--- start Entries shown ---
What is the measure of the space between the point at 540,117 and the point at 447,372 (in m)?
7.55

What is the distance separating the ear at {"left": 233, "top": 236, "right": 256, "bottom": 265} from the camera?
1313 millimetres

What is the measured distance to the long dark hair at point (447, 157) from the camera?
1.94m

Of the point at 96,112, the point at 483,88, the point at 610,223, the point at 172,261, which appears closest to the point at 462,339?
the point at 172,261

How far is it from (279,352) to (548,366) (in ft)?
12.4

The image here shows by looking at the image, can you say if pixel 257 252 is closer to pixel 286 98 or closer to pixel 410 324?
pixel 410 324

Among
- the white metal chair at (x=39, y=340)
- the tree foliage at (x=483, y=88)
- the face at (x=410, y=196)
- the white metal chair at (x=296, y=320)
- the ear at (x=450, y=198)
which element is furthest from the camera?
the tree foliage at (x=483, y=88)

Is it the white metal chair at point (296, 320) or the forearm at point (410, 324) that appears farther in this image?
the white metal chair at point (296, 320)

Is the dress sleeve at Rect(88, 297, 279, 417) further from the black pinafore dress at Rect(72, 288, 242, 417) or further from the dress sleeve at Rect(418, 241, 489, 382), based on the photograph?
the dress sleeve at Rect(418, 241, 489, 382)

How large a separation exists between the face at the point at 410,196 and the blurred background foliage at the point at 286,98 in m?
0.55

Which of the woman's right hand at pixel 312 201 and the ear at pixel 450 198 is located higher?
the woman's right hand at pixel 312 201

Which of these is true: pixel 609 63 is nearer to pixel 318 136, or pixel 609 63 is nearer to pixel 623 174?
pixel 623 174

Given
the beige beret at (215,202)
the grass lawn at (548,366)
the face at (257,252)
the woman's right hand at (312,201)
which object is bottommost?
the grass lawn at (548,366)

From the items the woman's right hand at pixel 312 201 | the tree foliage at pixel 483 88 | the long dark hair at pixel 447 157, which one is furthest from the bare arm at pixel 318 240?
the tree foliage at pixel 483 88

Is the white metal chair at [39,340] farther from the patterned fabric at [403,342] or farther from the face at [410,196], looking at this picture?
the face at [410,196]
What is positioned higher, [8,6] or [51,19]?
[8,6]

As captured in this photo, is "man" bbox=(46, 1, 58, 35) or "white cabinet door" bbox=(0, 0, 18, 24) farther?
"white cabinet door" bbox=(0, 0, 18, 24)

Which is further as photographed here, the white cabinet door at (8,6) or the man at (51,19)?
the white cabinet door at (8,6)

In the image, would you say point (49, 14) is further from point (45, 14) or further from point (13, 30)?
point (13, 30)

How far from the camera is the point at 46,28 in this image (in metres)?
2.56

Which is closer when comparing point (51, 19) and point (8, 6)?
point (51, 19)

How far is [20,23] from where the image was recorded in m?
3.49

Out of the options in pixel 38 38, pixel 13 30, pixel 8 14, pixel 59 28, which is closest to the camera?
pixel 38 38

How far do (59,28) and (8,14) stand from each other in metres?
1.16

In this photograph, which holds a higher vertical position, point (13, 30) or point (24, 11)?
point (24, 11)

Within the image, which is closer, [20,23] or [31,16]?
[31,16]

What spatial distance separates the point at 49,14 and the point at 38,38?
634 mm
--- end Entries shown ---
### Description of the task
Emit the records above again, exactly, with no line skipped.

### Exercise output
What is the measure of the space between the point at 540,117 and the point at 447,372 (in m)?
7.55

What is the distance separating the ear at {"left": 233, "top": 236, "right": 256, "bottom": 265} from the camera?
1313 millimetres

What is the measured distance to the long dark hair at point (447, 157) from the camera?
1.94m

Of the point at 96,112, the point at 483,88, the point at 610,223, the point at 172,261, which appears closest to the point at 462,339?
the point at 172,261

How far is it from (279,352) to (548,366) (in ft)?
12.4

The image here shows by looking at the image, can you say if pixel 257 252 is closer to pixel 286 98 or closer to pixel 410 324?
pixel 410 324

Among
- the white metal chair at (x=39, y=340)
- the tree foliage at (x=483, y=88)
- the face at (x=410, y=196)
- the white metal chair at (x=296, y=320)
- the ear at (x=450, y=198)
which element is furthest from the camera?
the tree foliage at (x=483, y=88)

Is it the white metal chair at point (296, 320) or the forearm at point (410, 324) that appears farther in this image?
the white metal chair at point (296, 320)

Is the dress sleeve at Rect(88, 297, 279, 417) further from the black pinafore dress at Rect(72, 288, 242, 417) or further from the dress sleeve at Rect(418, 241, 489, 382), based on the photograph?
the dress sleeve at Rect(418, 241, 489, 382)

How large a separation exists between the face at the point at 410,196 and the blurred background foliage at the point at 286,98 in m?
0.55

Which of the woman's right hand at pixel 312 201 and the ear at pixel 450 198 is located higher?
the woman's right hand at pixel 312 201

Which of these is true: pixel 609 63 is nearer to pixel 318 136, or pixel 609 63 is nearer to pixel 623 174?
pixel 623 174

Given
the beige beret at (215,202)
the grass lawn at (548,366)
the face at (257,252)
the woman's right hand at (312,201)
which object is bottommost?
the grass lawn at (548,366)

From the items the woman's right hand at pixel 312 201 | the tree foliage at pixel 483 88 | the long dark hair at pixel 447 157, which one is furthest from the bare arm at pixel 318 240?
the tree foliage at pixel 483 88

Is the white metal chair at [39,340] farther from the patterned fabric at [403,342] or farther from the face at [410,196], looking at this picture?
the face at [410,196]
What is positioned higher, [8,6] or [51,19]?
[8,6]

As captured in this photo, is "man" bbox=(46, 1, 58, 35) or "white cabinet door" bbox=(0, 0, 18, 24) farther?
"white cabinet door" bbox=(0, 0, 18, 24)

Which is further as photographed here, the white cabinet door at (8,6) or the man at (51,19)?
the white cabinet door at (8,6)

In the image, would you say point (49, 14) is further from point (45, 14) or further from point (13, 30)?
point (13, 30)

How far from the camera is the point at 46,28 in this image (in metres)?
2.56

Which is closer when comparing point (51, 19) and point (8, 6)?
point (51, 19)

How far is [20,23] from where the image was recorded in m?
3.49

Out of the options in pixel 38 38, pixel 13 30, pixel 8 14, pixel 59 28, which is closest to the camera?
pixel 38 38

How far do (59,28) and (8,14) stand from each other in metres?
1.16

In this photograph, which holds a higher vertical position, point (13, 30) or point (24, 11)?
point (24, 11)

Within the image, which is closer, [20,23] or [31,16]?
[31,16]

What spatial distance separates the point at 49,14 and the point at 38,38?
634 mm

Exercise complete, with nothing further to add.